Holy Hair. My first thought, which is almost always on-the-money but will certainly fall on deaf ears in this case, is to advise you to cut your hair, weirdo. Your values are just, well, beyond comprehension (sidenote: I would pay a bag of pirate gold to see you running a marathon in that get-up). That said, if the solution space can’t include a hair-chop and a makeover, let’s get down to business. As I see it, you have three options and they’re all amazing: the “braid belt”, the “double tuck” and the “ultimate perm”.

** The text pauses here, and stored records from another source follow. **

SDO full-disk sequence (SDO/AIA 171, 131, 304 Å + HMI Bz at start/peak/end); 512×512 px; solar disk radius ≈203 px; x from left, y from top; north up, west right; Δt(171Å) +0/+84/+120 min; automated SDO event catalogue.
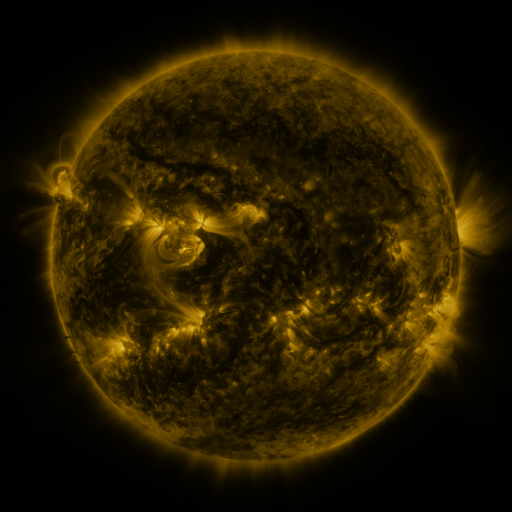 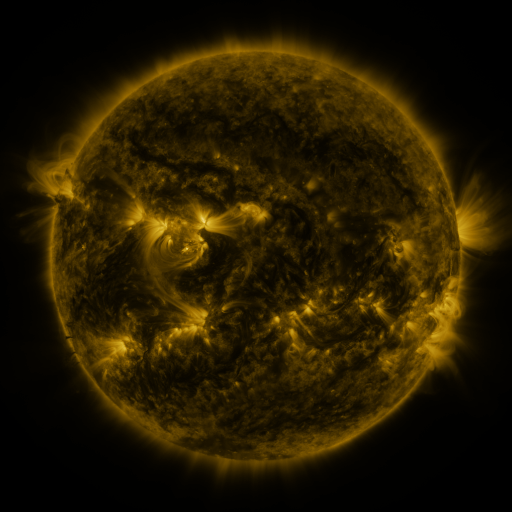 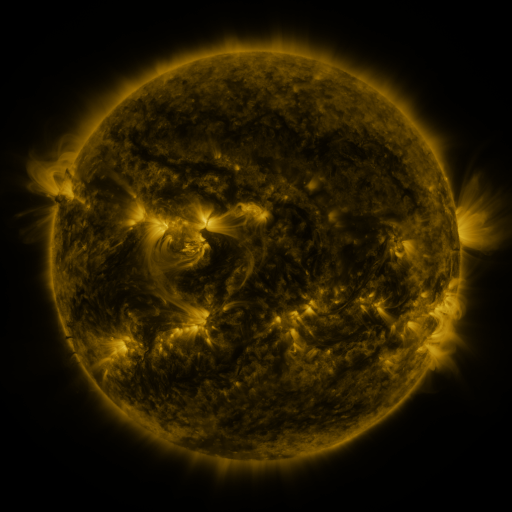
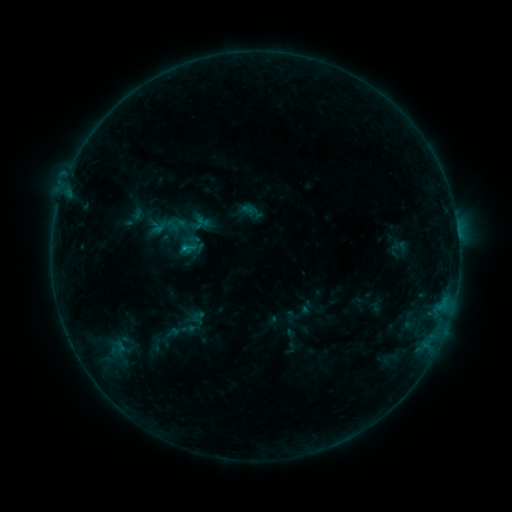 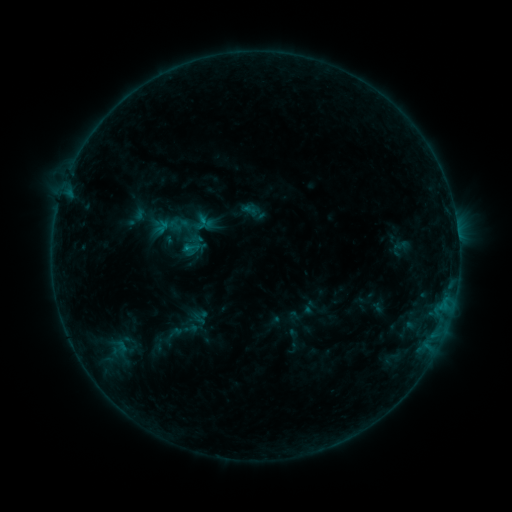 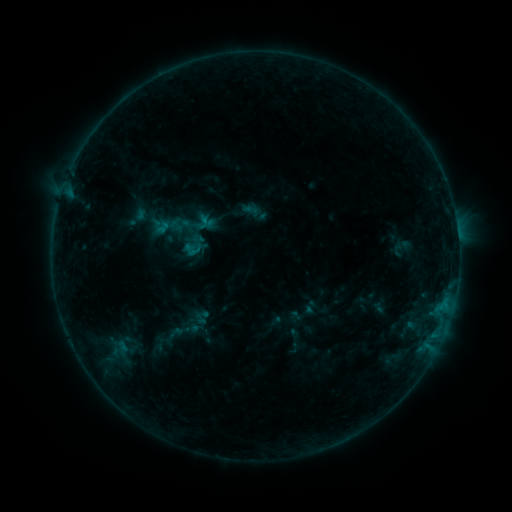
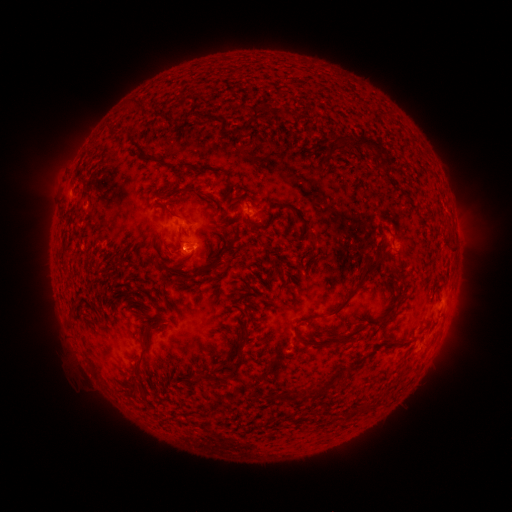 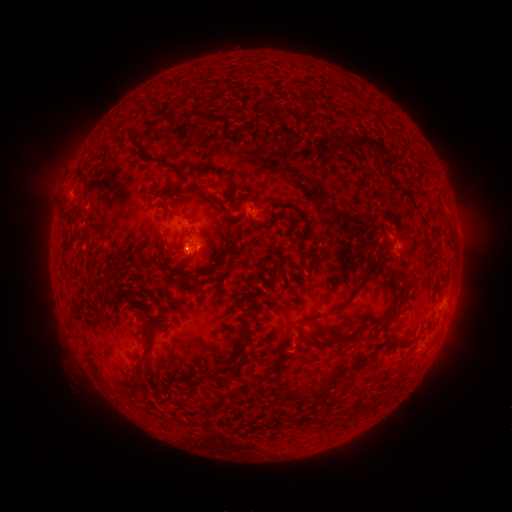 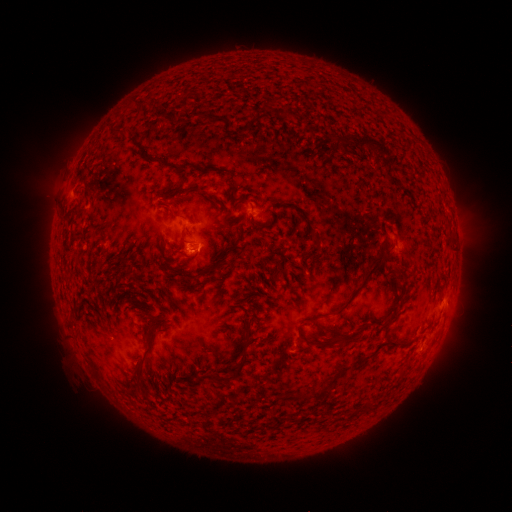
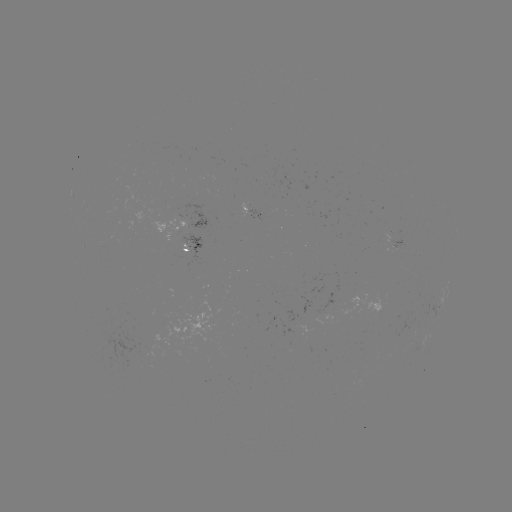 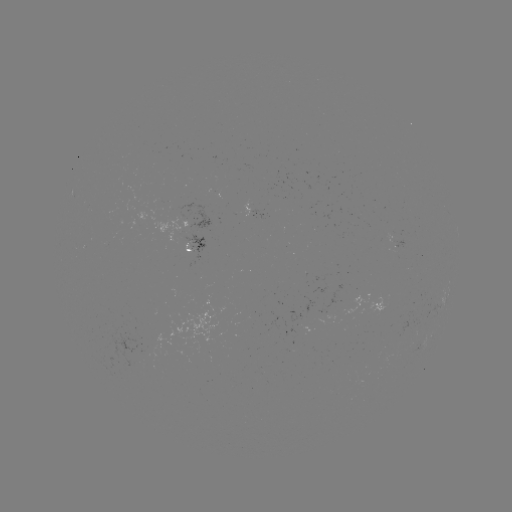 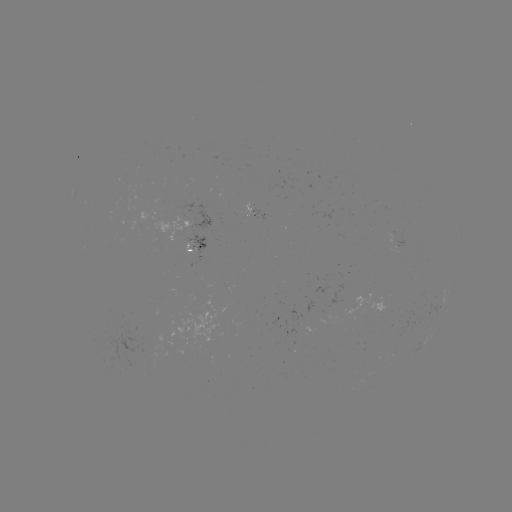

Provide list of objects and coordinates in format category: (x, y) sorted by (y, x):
emerging-flux region: (185, 253)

The braid belt is pretty much what it sounds like. Braiding that mangled mess will take you forever and only buy you about eight inches off the back end, so you’ll need to wrap the resulting pony tail around your waist at least five times and pass it off as a belt. It’ll probably work. Double tucking is even less complicated—tuck it in at the neck and let it drape down your back inside your dress...tuck the rest into your panties. Just being truthful, you’re going to have a huge, bulging ball of hair in your bungies, but I've seen this work for a select few. The ultimate perm requires professional help, and frankly, your headshot isn’t going to land in any style magazines when it’s done. Perms went out with the 80’s, but most stylists can probably wing it. It’ll cost you a bundle, and with that much hair, I honestly have no idea what it will look like. Probably not good.  Anyways, Let me know which one you choose and how it works out for you.